Berger: Distinctiveness in our lives

Is the wine industry losing some of the most exciting wines we have ever made in the quest for profits?|

Is the wine industry losing some of the most exciting wines we have ever made in the quest for profits?

Over the decades, I have seen some terrible losses due to greed. It is the abandonment of vineyards that once made phenomenal wines, but never showed enough profit for their owners. There are many examples, but one in the early 1980s should suffice to illustrate the point.

In 1982, I tasted a 1978 petite sirah from Calistoga that was one of the greatest such wines I had ever tasted. Two years later, in 1984, the man who owned that vineyard told me that he had bulldozed it to extinction, not even bothering to save the genetic stock of the scion wood.

His complaint: He was getting only two tons per acre of the “damned stuff.” He replanted the vineyard with cabernet sauvignon, and the wine that new vineyard made was totally mediocre.

Wine and grapes are not alone here. Greatness is often abandoned for reasons other than quality. In the 1966 book “Eden in Jeopardy,” the author, Dr. Richard Lillard, writes about why we are left with so few choices in our fruits. Subtitled “Man’s Prodigal Meddling with His Environment: The Southern California Experience,” the book speaks of the modernization of the food-growing business in the 1950s, and how rising production costs led to “clever” shortcuts to growth - usually at the expense of quality.

Lillard says figs, lemons, oranges, and peaches all became standardized because the trees on which they grow could be flat-topped and thus mechanically harvested. It was cheaper.

But only certain varieties of these fruits were candidates for this treatment; other varieties of each wouldn’t conform to the flat-topping. So they were discarded. Today, just try to find an orange other than a Valencia and a Navel.

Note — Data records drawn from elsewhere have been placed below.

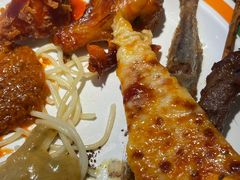 -比格比萨自助(德思勤四季汇店)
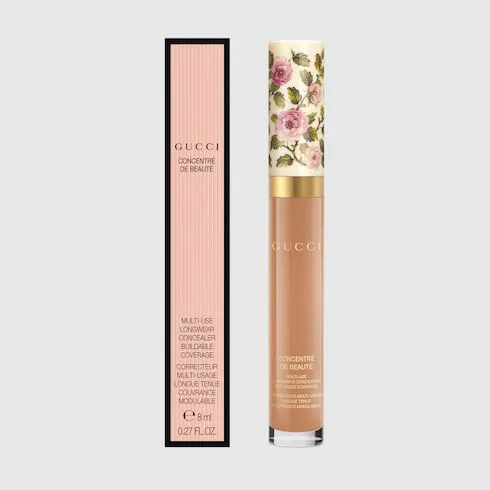 Concentré De Beauté Concealer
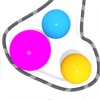 Rope And Balls - iPhoneアプリ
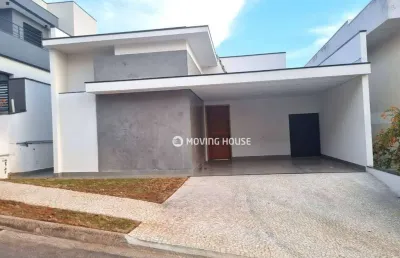 Casa à venda ou locação no condomínio portal do jequitibá - valinhos/sp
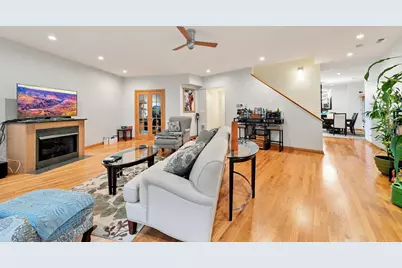 2455 W Ohio Street #8E, Chicago, IL 60612 - Photo 29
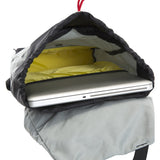 Topo Designs Y-Pack Backpack | Silver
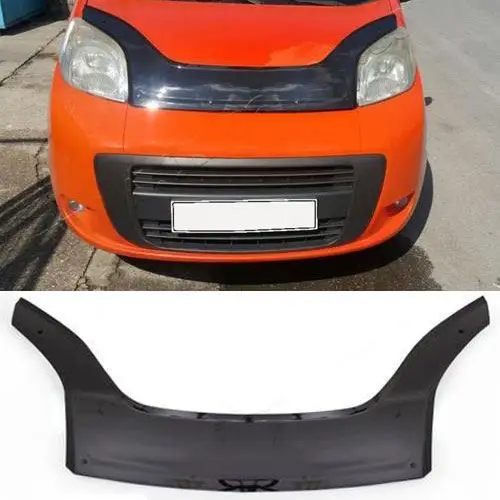 

Защита Переднего Капота Citroen Nemo (2008-)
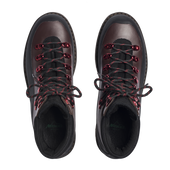 Roccia Vet Gomma Mogano Fullgrain M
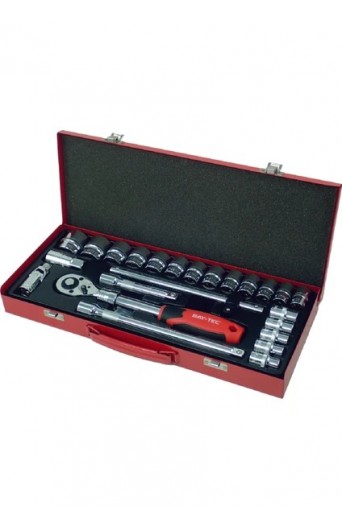 24 PCS 1/2 LOKMAN TAKIMI /6 KÖŞE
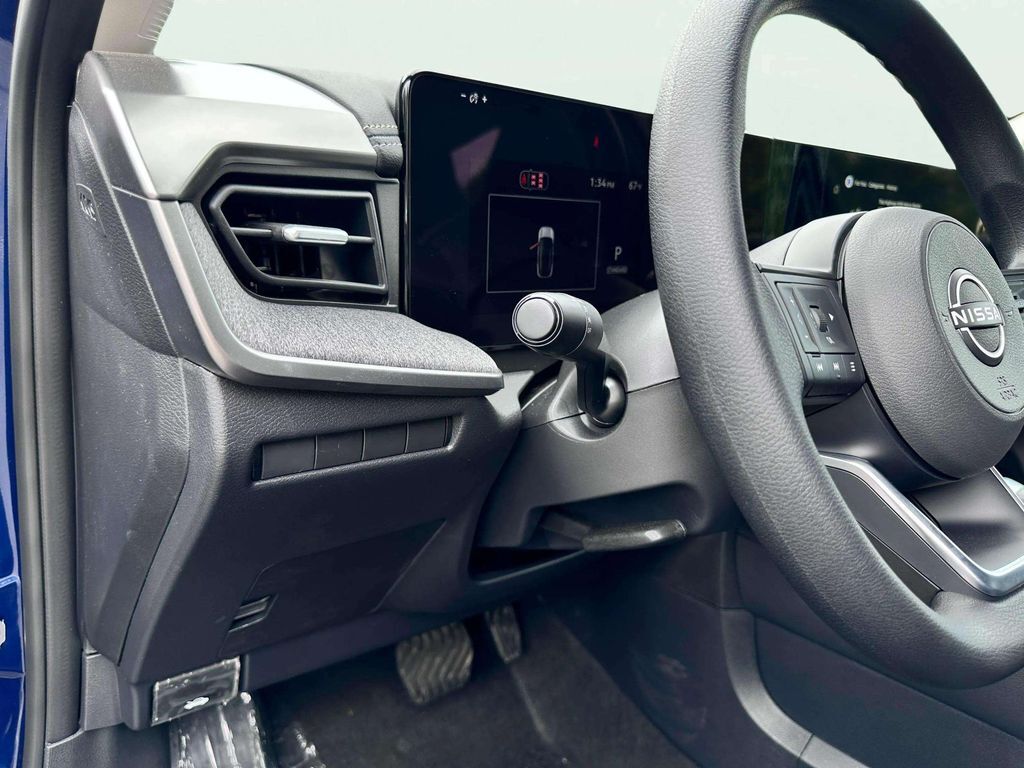 2027 Nissan Kicks SV San Clemente CA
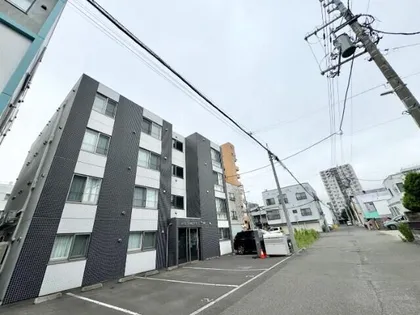 ル ファール平岸ブランシェの画像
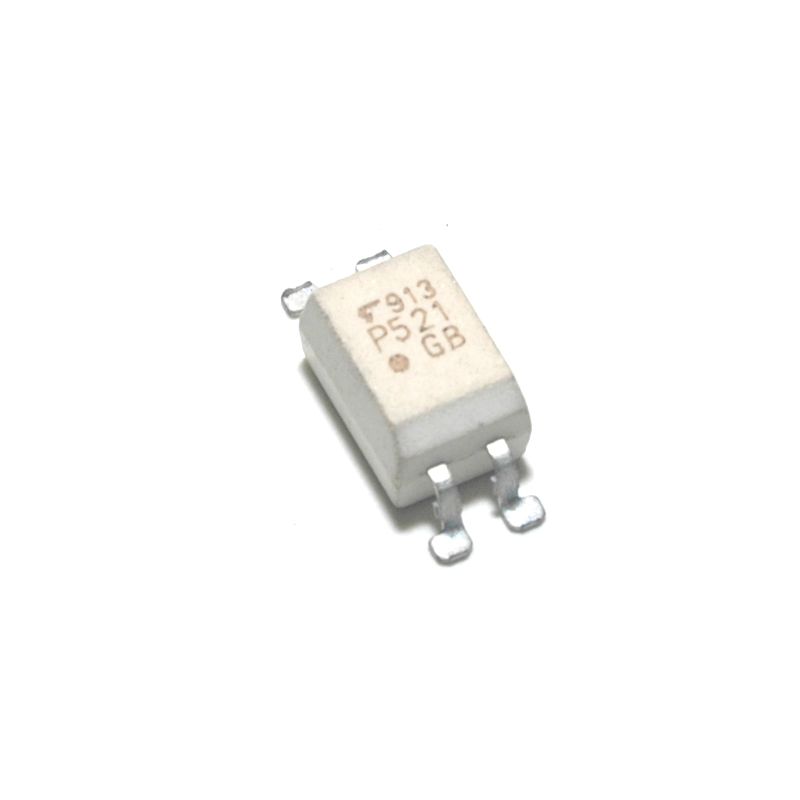 P521GB-DIP,Photocoupler,Optocoupler,DIP-4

Many of the discarded fruits were more flavorful, more distinctive. Today we call them “heirloom fruits,” they cost a lot more, and are grown only by home growers who revere great taste. Sure, we can still buy Meyer lemons, but they cost more because they’re grown by smaller producers who don’t typically use mechanical harvesters.

The Gravenstein apple is a treasure because it has survived (barely) the “look pretty” syndrome demanded of so many apple consumers. Gravensteins bruise easily and thus can occasionally look funny to some buyers. As a result, they have become outcasts in many markets around the country.

Decades ago, I visited Fetzer Vineyards’ former organic garden in Hopland. Gardener Michael Maltas picked some of the apples he had growing on dwarf rootstock and offered them to me to taste. They were the most exotic tastes I had ever experienced in apples, with truly distinctive flavors.

I asked Maltas why the apples weren’t commercial, why in fact we were inundated with Red Delicious. “Look at the skins,” he said. “What do you see?”

Most of the apples were splotchy, with minor streaks and black marks.

“There’s nothing wrong with these apples,” he said. “That’s the way they grow, and that’s why they’re not commercial. People don’t like the looks of them. They’re not pretty.”

The Red Delicious is easy to grow and doesn’t bruise as much, so they survive in markets around the country despite the mediocrity of their taste.

There are also endangered wines. In 1993, I was chatting with a winemaker in the McLaren Vale area south of Adelaide, Australia. We had just tasted an awesome Shiraz he had made.

He said it came off one of the finest Shiraz vineyards in all of Australia. I asked where the vineyard was. “Not far from here,” he said. “Wanna see it?”

We jumped in his car, drove a few miles, and turned up a residential street filled with ticky-tacky, pre-fab homes. Soon he stopped and pointed left. “See that yellow house there?” he said. “That’s the finest shiraz vineyard in all of Australia.”

A housing tract now sits where some of the greatest vines in the world once grew.